She was at home in Kozarac, a village near Prijedor, when the Bosnian Serb army swept in. Now she lives in the high school in Travnik, a dilapidated building housing hundreds of refugees, where she shares one room with eight relatives and several other Bosnians.

Tomorrow two parliaments - the Bosnian Federation in Sarajevo, the Bosnian Serbs in Pale - meet to answer the Geneva peace proposal. Radovan Karadzic, the Bosnian Serb leader, said last night he expected the self-declared assembly to vote against the peace plan. But Rahima will not be going home, even if the warring factions make peace: on the new map of Bosnia drawn up by Russia and the Western powers, Prijedor, a town won by 'ethnic cleansing', is to remain Serbian.

'We have to jump over the moral bridge in the interests of a wider peace and of keeping Bosnia together,' said Charles Redman, the US special envoy to the former Yugoslavia.

Rahima, her family and her neighbours are on the wrong side of the 'bridge'. Their families are divided, their homes have been destroyed and their lives are shattered. Rahima and her daughter-in-law, Jasna, will not return to Prijedor if it belongs to the Serbs.

The women list without visible emotion the horrors they endured, though they will not give their real names. Rahima displays the shrapnel scars on the chest and right arm of her five-year-old granddaughter, Jasmina, who was wounded by a Bosnian shell in Vitez, where the family first sought refuge after their expulsion from Prijedor.

Jasna kneels to roll some pastry, and talks about the war: 'They came to loot stores and steal equipment. They also took away the better-looking girls. But I didn't suffer as much.'

Her father-in-law, Ahmed, is a large man with bushy eyebrows, a handsome moustache and expressive blue eyes. Before the war, he must have cut a fine figure. Now, he walks with a stick and, as he tells his story, he starts to tremble.

'I was sitting on a verge, taking a rest, when they came. I was severely beaten, especially around the head, so the details are still a bit misty,' he says. 'They kicked me with boots and blood came out of my mouth. They hit my legs, then made us walk towards two buses. They drove me to a prison camp in Prijedor and beat me with rifle butts and sticks. I still have black spots in front of my eyes.'

Ahmed is visibly agitated, but does not want to stop talking. 'They wanted to kill me in Kozarac. They stopped the bus, and told us to get into some trucks. But I had a bad back, and could not move.

'They said, 'If you can't move, we will kill you here.' But the other prisoners carried me. All the time I thought the Serbs would kill me. I was terrified.'

The Serbs kept him in the camp for eight months before releasing him, he said, pulling out a document which states baldly that Ahmed and his family are leaving the Prijedor area. One son, Jasna's husband, was released and sent to Canada, the other to New Zealand.

The third son returned to Prijedor, because his wife and child refused to leave while he was in prison. They send messages through the Red Cross to say they are all right.

Rahima was expelled from Serbian-held territory after spending one month and eight days at Trnopolje, another prison camp. 'We didn't think it would be so brutal,' she says. 'Even so, we thought we would get home.'

And now? 'I think peace is the best solution. If we can't go home, they must find something for us. We cannot stay in this building forever.'

'Will you ever go home?' Ahmed pauses, then looks to his wife for guidance or comfort. He cannot answer.

Eventually he says: 'I don't know how the situation will be. If it was like before the war, we would return. But I don't believe it will be.' His granddaughter is standing beside him, silent. Her T-shirt bears the logo 'Cyprus'. This is more likely to be their future.

*Items*
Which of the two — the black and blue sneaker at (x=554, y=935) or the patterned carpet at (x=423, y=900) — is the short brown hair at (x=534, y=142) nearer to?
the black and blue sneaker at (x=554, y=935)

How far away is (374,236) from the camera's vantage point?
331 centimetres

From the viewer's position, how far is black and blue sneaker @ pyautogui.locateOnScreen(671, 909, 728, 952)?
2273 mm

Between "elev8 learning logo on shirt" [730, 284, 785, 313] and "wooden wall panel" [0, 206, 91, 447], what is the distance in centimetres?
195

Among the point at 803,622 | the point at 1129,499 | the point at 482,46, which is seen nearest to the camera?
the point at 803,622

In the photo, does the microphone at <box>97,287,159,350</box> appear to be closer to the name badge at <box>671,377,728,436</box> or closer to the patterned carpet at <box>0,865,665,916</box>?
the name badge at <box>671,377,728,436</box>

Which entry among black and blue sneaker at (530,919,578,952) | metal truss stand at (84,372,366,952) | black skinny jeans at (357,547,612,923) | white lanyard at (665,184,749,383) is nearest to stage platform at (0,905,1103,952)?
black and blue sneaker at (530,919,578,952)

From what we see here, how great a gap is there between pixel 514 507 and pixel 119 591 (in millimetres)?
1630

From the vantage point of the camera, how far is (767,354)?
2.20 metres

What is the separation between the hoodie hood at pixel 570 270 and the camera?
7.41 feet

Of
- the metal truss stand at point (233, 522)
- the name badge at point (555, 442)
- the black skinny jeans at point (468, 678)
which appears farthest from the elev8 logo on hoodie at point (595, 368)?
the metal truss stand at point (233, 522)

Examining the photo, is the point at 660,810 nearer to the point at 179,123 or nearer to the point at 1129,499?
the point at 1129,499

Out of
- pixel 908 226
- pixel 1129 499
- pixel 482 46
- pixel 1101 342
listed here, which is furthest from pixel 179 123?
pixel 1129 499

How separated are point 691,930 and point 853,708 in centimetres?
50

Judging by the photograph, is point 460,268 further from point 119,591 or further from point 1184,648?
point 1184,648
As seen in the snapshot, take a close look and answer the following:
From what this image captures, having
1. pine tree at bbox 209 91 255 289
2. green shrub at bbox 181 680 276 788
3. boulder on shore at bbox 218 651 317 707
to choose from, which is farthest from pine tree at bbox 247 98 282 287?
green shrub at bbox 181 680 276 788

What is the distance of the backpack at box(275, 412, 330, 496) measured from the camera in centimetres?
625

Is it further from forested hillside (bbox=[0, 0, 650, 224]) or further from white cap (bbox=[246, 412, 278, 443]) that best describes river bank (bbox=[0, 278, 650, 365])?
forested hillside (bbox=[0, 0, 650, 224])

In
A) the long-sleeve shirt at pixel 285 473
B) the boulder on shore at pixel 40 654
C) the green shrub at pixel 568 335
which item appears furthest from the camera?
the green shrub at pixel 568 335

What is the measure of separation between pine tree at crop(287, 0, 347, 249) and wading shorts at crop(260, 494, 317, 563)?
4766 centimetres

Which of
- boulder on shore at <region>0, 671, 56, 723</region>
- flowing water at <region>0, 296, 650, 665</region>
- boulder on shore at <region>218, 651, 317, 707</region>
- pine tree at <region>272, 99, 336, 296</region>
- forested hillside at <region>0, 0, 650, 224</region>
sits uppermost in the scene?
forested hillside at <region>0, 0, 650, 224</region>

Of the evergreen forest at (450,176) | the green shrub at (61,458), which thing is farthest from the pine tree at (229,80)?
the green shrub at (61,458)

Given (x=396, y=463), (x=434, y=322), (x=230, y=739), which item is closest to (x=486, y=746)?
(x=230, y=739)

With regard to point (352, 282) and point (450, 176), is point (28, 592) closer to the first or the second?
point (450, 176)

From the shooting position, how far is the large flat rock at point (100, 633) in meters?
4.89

*Short exercise 1*
In the refugee article, how long did the Serbs keep Ahmed in the prison camp before releasing him?
*Short exercise 2*
Repeat the part of the refugee article from "Ahmed is visibly" to "to New Zealand.".
The listing isn't needed for anything here.

*Complete output 1*
Eight months.

*Complete output 2*
Ahmed is visibly agitated, but does not want to stop talking. 'They wanted to kill me in Kozarac. They stopped the bus, and told us to get into some trucks. But I had a bad back, and could not move.

'They said, 'If you can't move, we will kill you here.' But the other prisoners carried me. All the time I thought the Serbs would kill me. I was terrified.'

The Serbs kept him in the camp for eight months before releasing him, he said, pulling out a document which states baldly that Ahmed and his family are leaving the Prijedor area. One son, Jasna's husband, was released and sent to Canada, the other to New Zealand.